Pick up the post below on Auckland Transport dropping the Reeves Rd Flyover, and write what comes next after its final sentence.

─── PAGE EXTRACT

For the second time in less than a month Auckland Transport have been able to surprise and delight us with fantastic news. The first was the announcement they are seriously looking at light rail for the isthmus and now the wonderful news that they’ve killed the Reeves Rd Flyover. Not only that, they are putting the $170 million they save by not building the flyover into getting the AMETI busway built sooner plus are looking at putting bus lanes up Pakuranga as far as Highland Park.


Major new public transport improvements will arrive earlier for people in Auckland’s south east.

Auckland Transport is aiming to open the full Southeastern Busway to Botany sooner than the 2028 completion date proposed earlier AT is also investigating extending bus lanes to Highland Park.

Recent work on the Auckland Manukau Transport Initiative (AMETI) has identified that the busway can operate through Pakuranga town centre without the need to build Reeves Road flyover first.

This allows funding to be used to deliver more public transport improvements sooner by deferring the $170 million flyover until next decade. Targeted traffic improvements will also be made to relieve congestion at the intersections of Ti Rakau Drive/Pakuranga Road and Ti Rakau Drive/Pakuranga Highway.

Auckland Transport AMETI Programme Director Peter King says the change means better transport choices for people in the area sooner and supports the roll out of the new public transport network in 2016.

They say the project is deferred but I understand it’s effectively over and that is pretty much confirmed by the comments in the rest of the press release – which I’ll cover shortly. This is a great outcome and we’ve suggested it a number of times, especially when talking about the how we can cut unnecessary costs from the transport budget. A few of the reasons why it’s good include:

  • It means there’s no longer going to be a hulking flyover cutting a swathe through the town centre, an area ripe for intensification – including some decent zoning provided for in the Unitary Plan.
  • Saving $170 million is a huge boost when the cities budgets are already tight.
  • Getting the busway sooner means the benefits from it start to flow sooner and these are likely to be huge. This is especially important in East Auckland which has the worst PT in Auckland and consequently the lowest PT use.
  • AT are now looking at including bus lanes up Pakuranga Rd as far as Highland Park providing even more benefits to PT in the area.
  • Along with the busway, AT’s plans also include high quality cycle lanes which will also be completed sooner.

Reeves Rd Flyover

I been told in the past the key driver was for the flyover was so that buses didn’t get held up at the large intersection of Te Rakau Dr/Pakuranga Highway/Reeves Rd. This location was also where they planned to move the busway from the side of the road to the centre of it. To address the intersection this AT say they are looking at a potential change or route through the Pakuranga Town Centre which would allow buses to bypass that intersection entirely. With buses no longer affected by the intersection the need for the flyover disappeared. I wonder if it means it will also help save some of the homes on and around William Roberts Rd. I think a potentially slightly longer journey for buses through or around the back of the Pakuranga Town Centre is probably a reasonable compromise if it means we don’t have to build the flyover.

──────
─── EXTRACTED INFORMATION

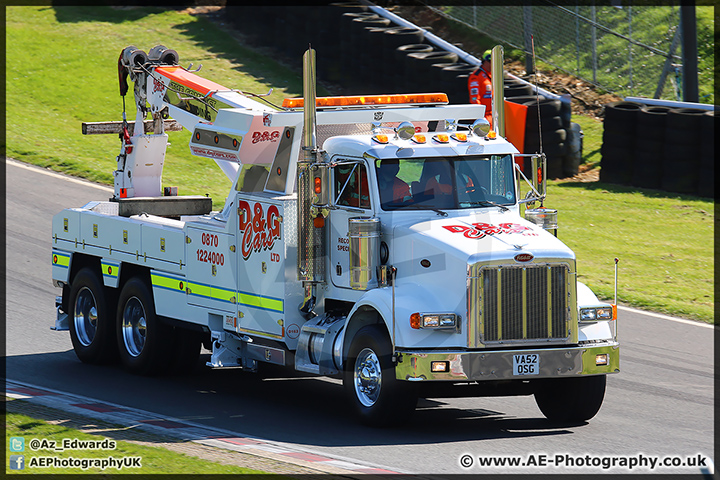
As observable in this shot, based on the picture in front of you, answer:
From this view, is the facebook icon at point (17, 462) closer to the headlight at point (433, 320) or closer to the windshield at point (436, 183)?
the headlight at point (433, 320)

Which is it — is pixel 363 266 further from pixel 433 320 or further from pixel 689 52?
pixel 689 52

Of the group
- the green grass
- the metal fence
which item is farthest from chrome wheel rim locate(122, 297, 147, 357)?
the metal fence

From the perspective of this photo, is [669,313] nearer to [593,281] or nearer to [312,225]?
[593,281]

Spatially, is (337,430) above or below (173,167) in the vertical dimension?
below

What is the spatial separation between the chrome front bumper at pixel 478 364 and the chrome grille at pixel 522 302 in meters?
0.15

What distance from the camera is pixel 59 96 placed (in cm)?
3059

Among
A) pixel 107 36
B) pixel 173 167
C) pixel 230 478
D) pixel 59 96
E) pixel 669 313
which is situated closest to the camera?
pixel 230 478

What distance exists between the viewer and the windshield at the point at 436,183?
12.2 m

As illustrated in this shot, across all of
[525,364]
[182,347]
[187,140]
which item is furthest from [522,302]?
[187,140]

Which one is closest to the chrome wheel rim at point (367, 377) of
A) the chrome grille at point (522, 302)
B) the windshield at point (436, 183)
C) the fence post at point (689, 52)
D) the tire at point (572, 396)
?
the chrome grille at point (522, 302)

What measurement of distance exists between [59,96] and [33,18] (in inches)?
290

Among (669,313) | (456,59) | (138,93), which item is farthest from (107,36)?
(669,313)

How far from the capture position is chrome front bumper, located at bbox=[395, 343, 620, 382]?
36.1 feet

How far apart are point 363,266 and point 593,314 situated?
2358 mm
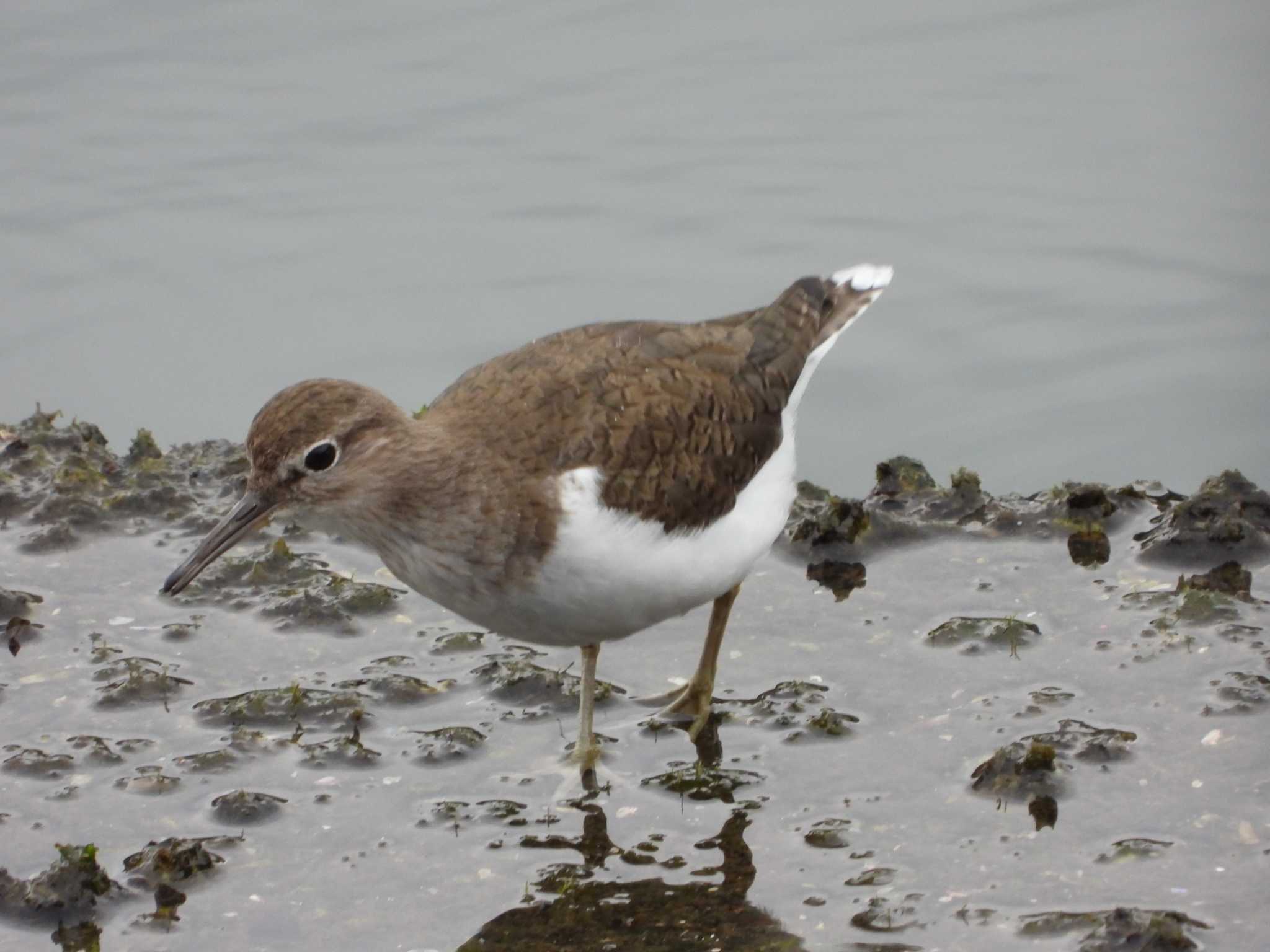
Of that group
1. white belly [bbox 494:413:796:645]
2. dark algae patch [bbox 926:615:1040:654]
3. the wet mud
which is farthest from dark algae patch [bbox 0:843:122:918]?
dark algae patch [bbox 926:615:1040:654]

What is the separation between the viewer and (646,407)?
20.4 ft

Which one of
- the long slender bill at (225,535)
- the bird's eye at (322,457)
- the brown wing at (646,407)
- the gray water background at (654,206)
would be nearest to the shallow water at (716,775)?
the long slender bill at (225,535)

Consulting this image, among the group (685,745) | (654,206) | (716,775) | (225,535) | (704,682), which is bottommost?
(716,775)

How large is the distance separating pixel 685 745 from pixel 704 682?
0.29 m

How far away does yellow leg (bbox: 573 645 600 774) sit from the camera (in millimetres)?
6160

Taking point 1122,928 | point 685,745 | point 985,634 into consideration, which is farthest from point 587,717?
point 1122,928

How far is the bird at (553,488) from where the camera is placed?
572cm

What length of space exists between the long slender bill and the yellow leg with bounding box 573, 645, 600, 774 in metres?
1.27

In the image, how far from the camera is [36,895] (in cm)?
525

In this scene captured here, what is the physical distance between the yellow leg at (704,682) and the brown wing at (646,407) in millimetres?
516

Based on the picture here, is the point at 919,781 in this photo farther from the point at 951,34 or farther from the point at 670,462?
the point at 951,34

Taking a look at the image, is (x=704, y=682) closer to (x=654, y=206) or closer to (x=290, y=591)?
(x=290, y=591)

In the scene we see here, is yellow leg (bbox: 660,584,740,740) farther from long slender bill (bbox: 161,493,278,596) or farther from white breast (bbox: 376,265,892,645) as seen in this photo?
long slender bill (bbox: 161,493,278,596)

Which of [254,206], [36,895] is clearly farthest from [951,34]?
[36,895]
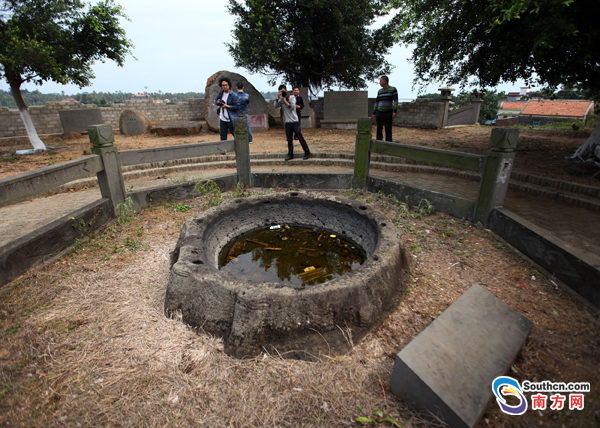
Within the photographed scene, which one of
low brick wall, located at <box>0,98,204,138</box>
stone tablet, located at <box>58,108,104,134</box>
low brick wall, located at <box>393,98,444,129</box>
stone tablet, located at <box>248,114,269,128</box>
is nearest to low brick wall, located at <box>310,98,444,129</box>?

──────

■ ANSWER TO THE TASK:
Reeves Rd Flyover - Pakuranga Rd end

Some of the other justifications for the change in approach are also particularly telling:

“The recent decision on the Basin Reserve flyover in Wellington shows the challenges of consenting a flyover that has impacts on an urban area and the potential for long delays. This decision allows us to extend the AMETI transport improvements made in Panmure to Pakuranga and Botany as soon as possible while continuing to build the case for the flyover.

“Large numbers of passengers are expected to be attracted by quicker, frequent and more reliable bus journeys on lanes separate to traffic. About 7.4 million trips a year are expected on the busway.

“There are time savings from opening the busway between Panmure and Pakuranga, however they are much greater when the full busway to Botany is open. For example catching the bus and train between Botany and Britomart will take 38 minutes, 17 minutes quicker.

“The change to timing reflects Auckland Transport’s prioritisation of rapid, high frequency public transport and will not require extra funding.”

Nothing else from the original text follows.